• _Consigne_
Recopiez les lignes, de la première jusqu'à celle qui contient « Couples Memory Foam » incluse, en remplaçant « Hip Pillow » par « Knee Pillow » sans rien modifier d'autre. N'incluez pas les images dans la réponse.

++++

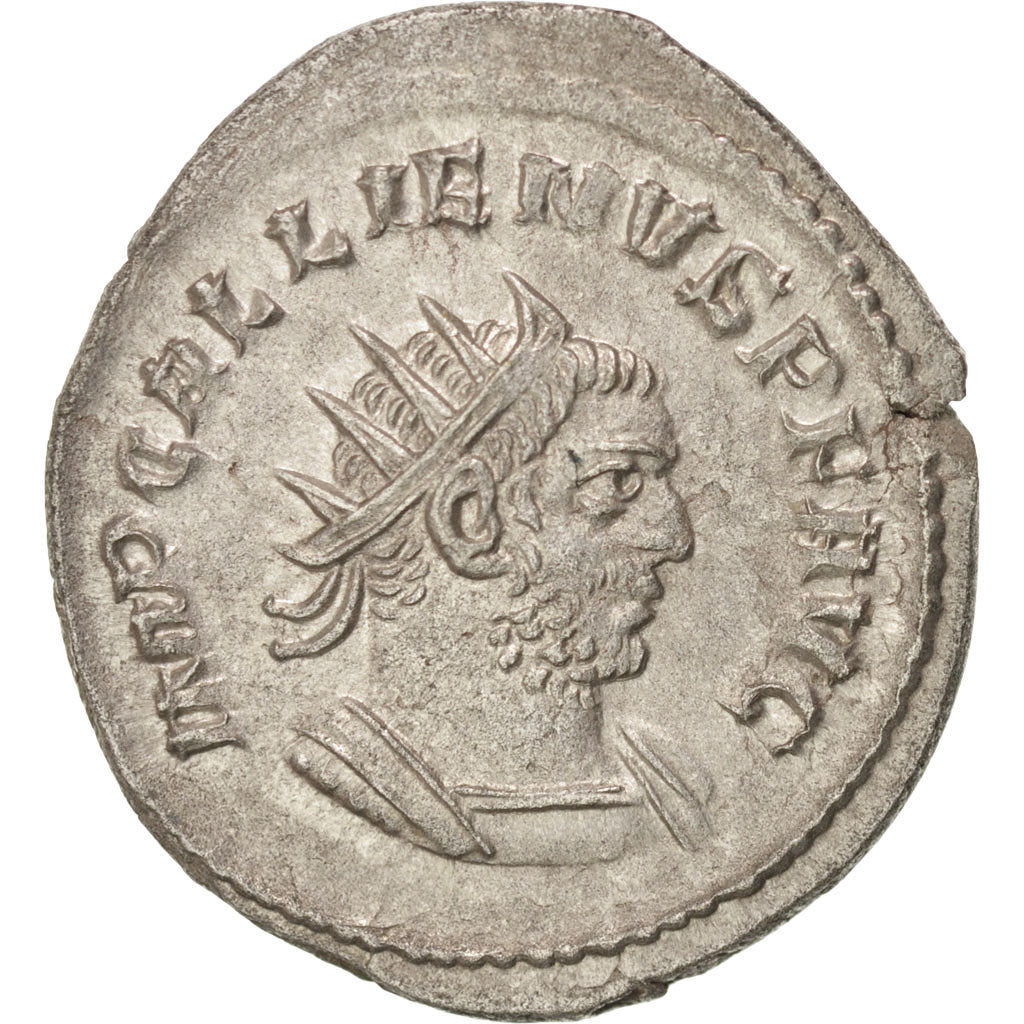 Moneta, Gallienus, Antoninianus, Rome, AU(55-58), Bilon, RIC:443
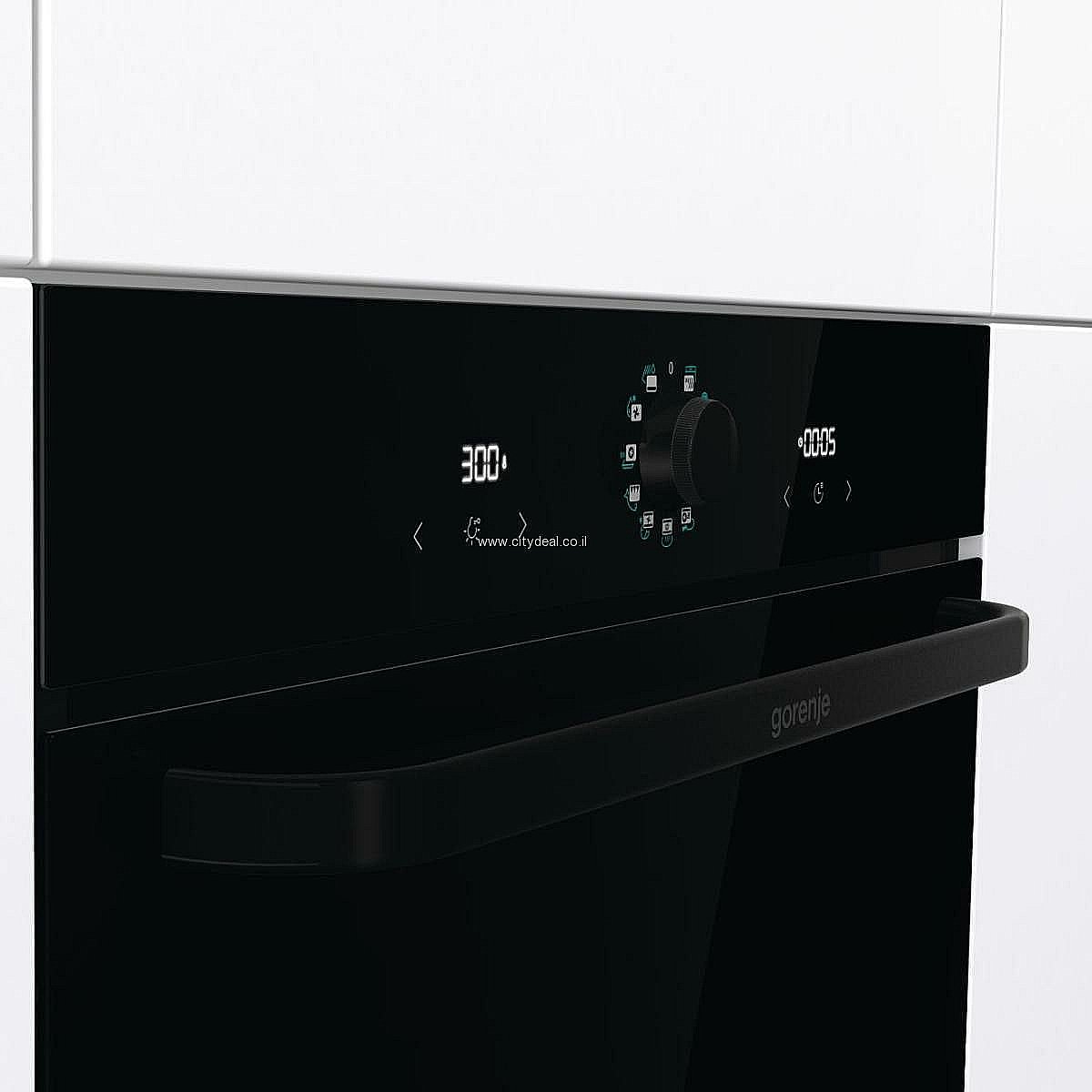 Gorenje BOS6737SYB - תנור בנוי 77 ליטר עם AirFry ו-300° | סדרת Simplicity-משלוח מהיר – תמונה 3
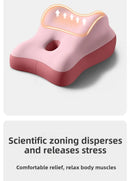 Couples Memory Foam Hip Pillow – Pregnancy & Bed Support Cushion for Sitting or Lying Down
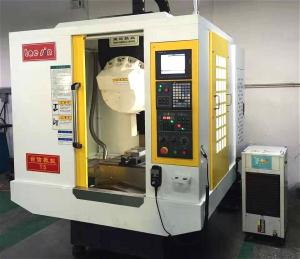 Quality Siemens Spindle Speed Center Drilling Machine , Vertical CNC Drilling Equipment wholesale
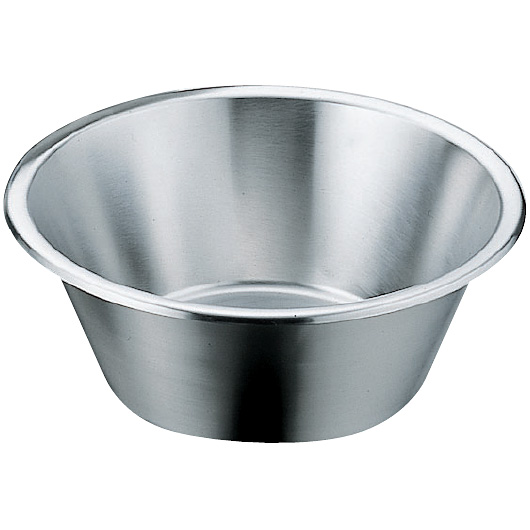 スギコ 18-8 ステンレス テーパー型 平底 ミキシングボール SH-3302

++++

• _Exercice corrigé_
 Moneta, Gallienus, Antoninianus, Rome, AU(55-58), Bilon, RIC:443
 Gorenje BOS6737SYB - תנור בנוי 77 ליטר עם AirFry ו-300° | סדרת Simplicity-משלוח מהיר – תמונה 3
 Couples Memory Foam Knee Pillow – Pregnancy & Bed Support Cushion for Sitting or Lying Down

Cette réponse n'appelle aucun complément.